The journalist, Jaafar Abdul Karim, pits Malak Awad and Georg Pazderski against one another. She is a social activist and Muslim, he is the Chairman of the AfD in the state parliament of Berlin (Abgeordnetenhaus Berlin). This line-up and the title of the programme: “Are refugees and migrants integrated in Germany?” reveal the presenter’s aim: to address the central aspects of an issue that has been the subject of particularly controversial discussion in politics and society for several years.

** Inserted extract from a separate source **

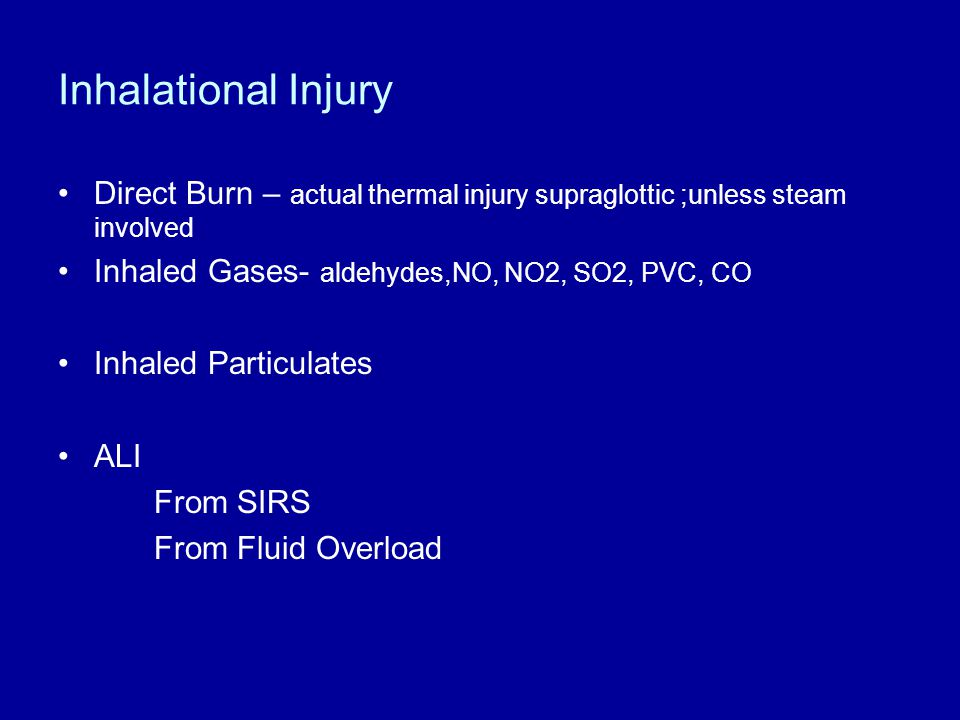 Inhalational Injury Direct Burn – actual thermal injury supraglottic ;unless steam involved. Inhaled Gases- aldehydes,NO, NO2, SO2, PVC, CO.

“The presenter uses a highly professional journalistic approach to question his guests as persistently as necessary and as engagingly as possible. He therefore manages to initiate a genuine, fact-finding debate that is both informative and entertaining.”

CIVIS CINEMA AWARD

Als Hitler das rosa Kaninchen stahl

Drama (Kinostart: 26.12.2019)
Regie: Caroline Link
Drehbuch: Caroline Link, Anna Brüggemann
Buchvorlage: Judith Kerr
Darsteller:innen: Riva Krymalowski, Oliver Masucci, Carla Juri u.a.
Produktion: Sommerhaus Filmproduktion
Ko-Produktion: Warner Bros. Film Productions Germany, Next Film Filmproduktion, La Siala Entertainment, Hugofilm Productions
Produzent:innen: Jochen Laube, Fabian Maubach, Clementina Hegewisch
Ko-Produzent:innen: Willi Geike, Steffi Ackermann, Ditti Bürgin-Brook, Christof Neracher
Filmverleih: Warner Bros.

The small village of Weikendorf in Lower Austria is thrown into turmoil in summer 2019 when a Palestinian family of eleven decides to buy a house. The mayor refuses to approve the purchase, and a citizens’ initiative to prevent them from coming gains traction. But the inhabitants of Weikendorf reject being labelled as racists in the media. The family father writes to senior figures in Austrian politics, but to no avail. A protracted legal dispute ensues.